Peta Negara Pemilik LTJ Terbanyak di Dunia, Ada Tetangga RI

4 hours ago 2

Jakarta, CNBC Indonesia - Badan Industri Mineral (BIM) menyoroti peta sebaran produksi dan cadangan logam tanah jarang di mancanegara. Negara dengan cadangan LTJ terbanyak saat ini masih dipegang oleh China, Vietnam, hingga Rusia.

Deputi Bidang Riset dan Pengembangan Teknologi BIM Yogi Wibisono Budhi menjelaskan bahwa peta sebaran komoditas tersebut mencakup data sumber daya (resources), cadangan (reserve), hingga angka produksi di tingkat global.

Kendati demikian, Yogi menyampaikan bahwa Indonesia saat ini belum masuk ke dalam peta sebaran tersebut karena masih menyelesaikan tahap pemetaan serta validasi data di lapangan.

"Nah, kalau kita lihat dari peta sebaran produksi dan cadangan logam tanah jarang di mancanegara, maka sejumlah negara memang telah memberikan pernyataan, baik yang bersifat resources, yang bersifat reserve, dan juga produksinya. Nah, ini memang menjadi salah satu informasi, statement, yang bisa memberikan satu posisi tawar yang sangat kuat ya bagi masing-masing negara," katanya dalam acara yang digelar Perhimpuan Ahli Pertambangan Indonesia (Perhapi), di JIExpo, dikutip Jumat (11/9/2026).

Berdasarkan catatannya, dari data USGS 2023 yang dikutip pihaknya, saat ini negara dengan sumber cadangan LTJ terbanyak yakni China dengan total cadangan mencapai 44 juta ton dan produksi hingga 210 ribu ton.

Negara kedua dengan cadangan LTJ terbanyak yakni Vietnam dengan cadangan sebanyak 22 juta ton dengan produksi 4,2 ribu ton. Diikuti dengan Rusia dan Brazil dengan cadangan hingga 21 ton dan masing-masing produksinya mencapai 2,6 ribu ton dan 80 ton.

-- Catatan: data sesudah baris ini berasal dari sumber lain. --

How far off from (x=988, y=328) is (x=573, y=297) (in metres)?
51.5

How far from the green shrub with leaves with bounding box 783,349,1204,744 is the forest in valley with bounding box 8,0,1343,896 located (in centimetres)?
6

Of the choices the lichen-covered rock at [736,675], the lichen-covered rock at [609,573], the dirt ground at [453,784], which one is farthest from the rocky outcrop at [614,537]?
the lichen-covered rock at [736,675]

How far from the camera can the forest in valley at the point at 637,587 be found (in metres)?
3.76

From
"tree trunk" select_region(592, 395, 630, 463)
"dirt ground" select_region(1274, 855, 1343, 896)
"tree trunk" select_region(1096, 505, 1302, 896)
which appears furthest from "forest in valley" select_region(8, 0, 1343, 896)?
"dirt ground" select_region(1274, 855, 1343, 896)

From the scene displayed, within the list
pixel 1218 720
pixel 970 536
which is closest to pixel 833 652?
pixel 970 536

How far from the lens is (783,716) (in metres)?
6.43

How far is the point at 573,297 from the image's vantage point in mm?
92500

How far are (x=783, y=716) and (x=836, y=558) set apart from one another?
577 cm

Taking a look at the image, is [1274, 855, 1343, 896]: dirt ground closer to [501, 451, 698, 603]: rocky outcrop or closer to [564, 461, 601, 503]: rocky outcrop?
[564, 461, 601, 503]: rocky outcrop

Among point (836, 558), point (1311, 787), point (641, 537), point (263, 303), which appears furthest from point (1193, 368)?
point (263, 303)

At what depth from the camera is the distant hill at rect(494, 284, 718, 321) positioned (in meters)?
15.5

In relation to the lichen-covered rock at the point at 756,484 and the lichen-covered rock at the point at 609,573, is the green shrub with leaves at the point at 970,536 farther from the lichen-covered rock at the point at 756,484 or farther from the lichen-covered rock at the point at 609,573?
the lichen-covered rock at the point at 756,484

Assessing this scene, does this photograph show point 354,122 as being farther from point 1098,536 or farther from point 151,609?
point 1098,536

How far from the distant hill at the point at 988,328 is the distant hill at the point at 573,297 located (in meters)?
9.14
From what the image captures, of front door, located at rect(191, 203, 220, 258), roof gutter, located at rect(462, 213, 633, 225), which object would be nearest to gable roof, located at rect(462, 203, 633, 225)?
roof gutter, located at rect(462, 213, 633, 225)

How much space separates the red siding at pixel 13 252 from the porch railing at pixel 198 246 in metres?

Berikut daftar negara dengan cadangan LTJ terbanyak di dunia:

  1. China - cadangan 44 juta ton; produksi 210 ribu ton
  2. Vietnam - cadangan 22 juta ton; produksi 4,2 ribu ton
  3. Rusia - cadangan 21 juta ton; produksi 2,6 ribu ton
  4. Brasil - cadangan 21 juta ton; produksi 80 ton
  5. India - cadangan 6,9 juta ton; produksi 2,9 ribu ton
  6. Australia - cadangan 4,2 juta ton; produksi 18 ribu ton
  7. Amerika Serikat - cadangan 2,3 juta ton; produksi 43 ribu ton
  8. Greenland - cadangan 1,5 juta ton
  9. Tanzania - cadangan 890 ribu ton
  10. Kanada - cadangan 830 ribu ton
  11. Afrika Selatan - cadangan 790 ribu ton

Indonesia sendiri belum mencantumkan posisinya dalam peta tersebut bukan karena tidak memiliki potensi, melainkan masih menunggu penyelesaian kegiatan survei, eksplorasi, serta kesiapan sumber daya manusia (SDM).

"Di dalam peta ini memang kalau kita lihat Indonesia belum dimunculkan, ya. Bukan berarti tidak ada, memang kita sedang memastikan, sedang menunggu beberapa kegiatan survei, eksplorasi, kemudian juga kita perlu untuk menyiapkan competent person, sehingga nanti pada waktunya diharapkan kita bisa segera memberikan pernyataan," kata Yogi.